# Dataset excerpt
## START

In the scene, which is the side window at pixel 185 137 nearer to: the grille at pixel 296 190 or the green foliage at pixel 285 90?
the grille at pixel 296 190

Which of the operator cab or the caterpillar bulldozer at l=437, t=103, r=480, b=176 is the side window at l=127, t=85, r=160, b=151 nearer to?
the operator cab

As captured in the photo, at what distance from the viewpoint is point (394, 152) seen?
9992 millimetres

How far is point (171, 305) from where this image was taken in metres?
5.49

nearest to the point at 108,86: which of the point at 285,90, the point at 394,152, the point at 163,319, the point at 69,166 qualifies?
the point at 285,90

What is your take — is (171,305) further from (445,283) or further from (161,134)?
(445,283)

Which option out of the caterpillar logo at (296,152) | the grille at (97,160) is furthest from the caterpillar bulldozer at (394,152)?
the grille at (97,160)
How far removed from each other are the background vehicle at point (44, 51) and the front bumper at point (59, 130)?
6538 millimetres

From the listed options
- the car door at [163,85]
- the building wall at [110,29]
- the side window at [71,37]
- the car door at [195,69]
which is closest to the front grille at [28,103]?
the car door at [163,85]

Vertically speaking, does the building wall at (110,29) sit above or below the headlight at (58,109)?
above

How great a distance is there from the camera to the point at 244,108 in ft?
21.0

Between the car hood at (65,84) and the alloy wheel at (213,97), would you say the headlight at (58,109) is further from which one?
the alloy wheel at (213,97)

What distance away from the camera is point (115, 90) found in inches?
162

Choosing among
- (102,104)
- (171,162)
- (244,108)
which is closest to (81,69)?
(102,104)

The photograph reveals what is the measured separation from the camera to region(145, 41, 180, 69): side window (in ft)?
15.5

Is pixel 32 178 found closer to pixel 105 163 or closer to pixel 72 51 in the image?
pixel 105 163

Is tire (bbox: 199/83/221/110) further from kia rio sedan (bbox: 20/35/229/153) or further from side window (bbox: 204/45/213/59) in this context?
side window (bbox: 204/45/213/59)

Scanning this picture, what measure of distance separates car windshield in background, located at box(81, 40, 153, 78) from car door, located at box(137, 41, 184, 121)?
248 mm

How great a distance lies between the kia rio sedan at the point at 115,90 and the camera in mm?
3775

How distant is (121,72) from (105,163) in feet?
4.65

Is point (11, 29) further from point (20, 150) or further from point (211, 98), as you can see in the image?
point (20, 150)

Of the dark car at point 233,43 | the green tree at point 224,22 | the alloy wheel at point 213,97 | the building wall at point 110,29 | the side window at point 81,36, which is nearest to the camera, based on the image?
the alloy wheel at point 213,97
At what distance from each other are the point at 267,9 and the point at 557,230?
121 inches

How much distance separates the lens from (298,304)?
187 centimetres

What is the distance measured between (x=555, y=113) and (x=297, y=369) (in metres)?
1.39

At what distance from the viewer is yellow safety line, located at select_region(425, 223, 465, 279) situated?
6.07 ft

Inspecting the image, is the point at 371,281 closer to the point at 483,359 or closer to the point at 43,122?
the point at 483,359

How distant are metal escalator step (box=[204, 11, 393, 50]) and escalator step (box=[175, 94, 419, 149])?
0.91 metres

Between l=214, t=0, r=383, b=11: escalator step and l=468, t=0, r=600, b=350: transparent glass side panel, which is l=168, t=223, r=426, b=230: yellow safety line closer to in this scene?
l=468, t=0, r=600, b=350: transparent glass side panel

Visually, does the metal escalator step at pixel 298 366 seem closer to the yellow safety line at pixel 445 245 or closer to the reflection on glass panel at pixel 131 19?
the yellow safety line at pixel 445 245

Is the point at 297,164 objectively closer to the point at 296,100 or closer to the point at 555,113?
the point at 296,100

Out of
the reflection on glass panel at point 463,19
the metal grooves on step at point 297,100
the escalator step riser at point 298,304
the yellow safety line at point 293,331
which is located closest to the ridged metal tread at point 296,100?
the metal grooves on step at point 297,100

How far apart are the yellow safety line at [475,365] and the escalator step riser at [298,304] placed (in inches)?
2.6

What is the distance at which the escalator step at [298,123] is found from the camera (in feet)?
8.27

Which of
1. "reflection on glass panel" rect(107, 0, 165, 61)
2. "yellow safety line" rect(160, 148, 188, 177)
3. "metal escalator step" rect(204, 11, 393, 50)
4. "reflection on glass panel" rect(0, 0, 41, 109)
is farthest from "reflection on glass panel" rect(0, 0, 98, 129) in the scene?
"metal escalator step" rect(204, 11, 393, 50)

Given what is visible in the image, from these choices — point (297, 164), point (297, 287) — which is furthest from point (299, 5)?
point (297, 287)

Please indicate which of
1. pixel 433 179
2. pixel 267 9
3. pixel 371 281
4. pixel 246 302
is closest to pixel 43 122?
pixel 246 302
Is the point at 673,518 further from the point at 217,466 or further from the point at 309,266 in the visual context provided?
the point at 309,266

## END

# Challenge
Please retype all of the material above, line for line, with every character left unchanged.

# The solution
In the scene, which is the side window at pixel 185 137 nearer to: the grille at pixel 296 190 or the green foliage at pixel 285 90?
the grille at pixel 296 190

Which of the operator cab or the caterpillar bulldozer at l=437, t=103, r=480, b=176 is the side window at l=127, t=85, r=160, b=151 nearer to?
the operator cab

As captured in the photo, at what distance from the viewpoint is point (394, 152) seen?
9992 millimetres

How far is point (171, 305) from where this image was taken in metres?
5.49

nearest to the point at 108,86: which of the point at 285,90, the point at 394,152, the point at 163,319, the point at 69,166 qualifies?
the point at 285,90

What is your take — is (171,305) further from (445,283) or further from (161,134)?
(445,283)

Which option out of the caterpillar logo at (296,152) | the grille at (97,160) is furthest from the caterpillar bulldozer at (394,152)?
the grille at (97,160)
How far removed from each other are the background vehicle at point (44, 51) and the front bumper at point (59, 130)?
6538 millimetres

From the listed options
- the car door at [163,85]
- the building wall at [110,29]
- the side window at [71,37]
- the car door at [195,69]
which is closest to the front grille at [28,103]?
the car door at [163,85]

Vertically speaking, does the building wall at (110,29) sit above or below the headlight at (58,109)?
above

How great a distance is there from the camera to the point at 244,108 in ft?
21.0

Between the car hood at (65,84) and the alloy wheel at (213,97), would you say the headlight at (58,109) is further from which one?
the alloy wheel at (213,97)

What distance away from the camera is point (115, 90) found in inches?
162

Choosing among
- (102,104)
- (171,162)
- (244,108)
which is closest to (81,69)?
(102,104)

The photograph reveals what is the measured separation from the camera to region(145, 41, 180, 69): side window (in ft)?
15.5

Is pixel 32 178 found closer to pixel 105 163 or closer to pixel 72 51 in the image?
pixel 105 163

Is tire (bbox: 199/83/221/110) further from kia rio sedan (bbox: 20/35/229/153) or further from side window (bbox: 204/45/213/59) in this context?
side window (bbox: 204/45/213/59)

Scanning this picture, what measure of distance separates car windshield in background, located at box(81, 40, 153, 78) from car door, located at box(137, 41, 184, 121)?
248 mm

How great a distance lies between the kia rio sedan at the point at 115,90 and the camera in mm?
3775

How distant is (121,72) from (105,163) in feet?
4.65

Is point (11, 29) further from point (20, 150) or further from point (211, 98), as you can see in the image?
point (20, 150)

Of the dark car at point 233,43 | the green tree at point 224,22 | the alloy wheel at point 213,97 | the building wall at point 110,29 | the side window at point 81,36, which is nearest to the camera, based on the image?
the alloy wheel at point 213,97
At what distance from each other are the point at 267,9 and the point at 557,230?
121 inches

How much distance separates the lens from (298,304)?
187 centimetres

What is the distance measured between (x=555, y=113) and (x=297, y=369) (in metres)?
1.39

At what distance from the viewer is yellow safety line, located at select_region(425, 223, 465, 279) situated?
6.07 ft

Inspecting the image, is the point at 371,281 closer to the point at 483,359 or closer to the point at 43,122?
the point at 483,359

How distant are metal escalator step (box=[204, 11, 393, 50]) and escalator step (box=[175, 94, 419, 149])?
0.91 metres

Between l=214, t=0, r=383, b=11: escalator step and l=468, t=0, r=600, b=350: transparent glass side panel, which is l=168, t=223, r=426, b=230: yellow safety line closer to in this scene?
l=468, t=0, r=600, b=350: transparent glass side panel

Visually, does the metal escalator step at pixel 298 366 seem closer to the yellow safety line at pixel 445 245 or closer to the reflection on glass panel at pixel 131 19?
the yellow safety line at pixel 445 245

Is the point at 297,164 objectively closer to the point at 296,100 or closer to the point at 555,113?
the point at 296,100

Out of
the reflection on glass panel at point 463,19
the metal grooves on step at point 297,100
the escalator step riser at point 298,304
the yellow safety line at point 293,331
which is located closest to the ridged metal tread at point 296,100?
the metal grooves on step at point 297,100

How far apart are the yellow safety line at [475,365] and the escalator step riser at [298,304] placed (in inches)?
2.6

What is the distance at which the escalator step at [298,123] is found from the camera (in feet)?
8.27

Which of
1. "reflection on glass panel" rect(107, 0, 165, 61)
2. "yellow safety line" rect(160, 148, 188, 177)
3. "metal escalator step" rect(204, 11, 393, 50)
4. "reflection on glass panel" rect(0, 0, 41, 109)
is farthest from "reflection on glass panel" rect(0, 0, 98, 129) in the scene?
"metal escalator step" rect(204, 11, 393, 50)

Given what is visible in the image, from these choices — point (297, 164), point (297, 287) — which is furthest from point (299, 5)?
point (297, 287)

Please indicate which of
1. pixel 433 179
2. pixel 267 9
3. pixel 371 281
4. pixel 246 302
is closest to pixel 43 122?
pixel 246 302
Is the point at 673,518 further from the point at 217,466 or further from the point at 309,266 in the visual context provided?
the point at 309,266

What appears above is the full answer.